When to Accept or Decline the Collision Damage Waiver
Often times consumers will decline or accept insurance coverages offered by car rental companies without fully understanding the consequences. Before walking into the car rental facility there are a few things consumers should know to assist in making wise auto insurance choices when renting a car.
Type of Car Rental
First and foremost, the supplementary coverages available at the time of rental differ whether the car is being rented for personal or business use. A business auto policy responds much differently to a car rental than does a personal auto policy.
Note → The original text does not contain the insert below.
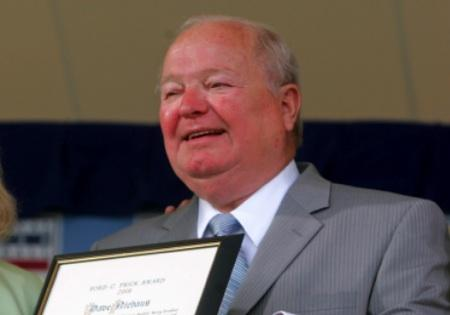 Seattle Mariners play-by-play broadcaster Dave Niehaus at his Baseball Hall of Fame induction ceremony in Cooperstown, New York, in July 2008. Niehaus died of a heart attack at his Bellevue home on Wednesday.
Read also: Auto Insurance Factors and Buying a New Car.
Car Rental for Pleasure
The personal auto policy is the first supplementary line of defense when renting a car. If the person renting the car does not own an auto or is not otherwise covered by a personal automobile policy, then the only alternatives available are to purchase the coverage as offered by the car rental company and/or to explore coverage offered through his credit card company.
A car owner, on the other hand, has a personal auto policy and is in a better position to accept or decline coverage offered by the car rental company. Before making a decision, however, the individual should review the personal auto policy to ensure the policy contains adequate liability limits and physical damage coverage to meet the rental company requirements.
Keep in mind that personal auto policies that do not have physical damage coverage (comprehensive and collision), will not provide such coverage on a rented car. In that case, it is wise to accept and pay for the collision damage waiver being offered by the car rental company.
Review Credit Card Agreements: Although credit card companies offer some type of insurance protection when it comes to renting cars, there is no set standard. To understand just how much protection is afforded, it's best to call the credit company (or companies if there is more than one) to see what they offer. Coverage offered by credit card companies is not usually primary. In other words, they will offer coverage in excess of any existing coverage. Read also: Car Rental Insurance Coverage.
Renting a Car for Business Use
When renting a car for business use, make sure the business auto policy contains non owned and hired car coverage. This coverage is a liability only coverage and will not pick up the cost to repair damages to the rented car. Companies usually address the physical damage exposure in a couple of ways:
Purchase the Collision Damage Waiver: Many companies encourage employees to purchase the collision damage waiver. When signing the waiver, be sure to list the names of all individuals who will be driving the rented car. Not listing the drivers and paying the appropriate fee per driver may void coverage in the event of an accident involving a driver not listed on the waiver.
Credit Card Coverage: Similar to renting a car for pleasure, some credit cards offer coverage for business rentals. It's best to check with the credit card company to find out what is provided before renting the car.
Collision Damage Waiver
Not to be confused with insurance, collision damage waivers are just that, a waiver. The collision damage waiver absolves the driver from being financially responsible for damage to the vehicle (including theft). It also waives the cost of the rental company's loss of use while the vehicle is out of commission. These waivers may be voided if the damage was caused by speeding, drunk driving or other risky behavior.
Some car rental companies such as Alamo offer two levels of waivers. The Maximum Waiver which waives the renter's financial responsibility up to the total value of the vehicle and the Waiver Saver 3000 which, in essence, makes the rental company responsible for the first $3,000 in damage and the individual is responsible for costs above $3,000. Such waivers are beneficial to renters with high deductibles on their personal auto policies. Read also: How to Find the Right Auto Insurance for a Car.
Non Insurance Aspects of the Collision Damage Waiver
Car rental drivers must be mindful of the fact that a waiver is not insurance. Collision damage waivers only cover the cost of damages to the rental car. If a driver gets into an accident that causes damage to another's car or property, the collision damage waiver will not pickup the cost of the third party damage.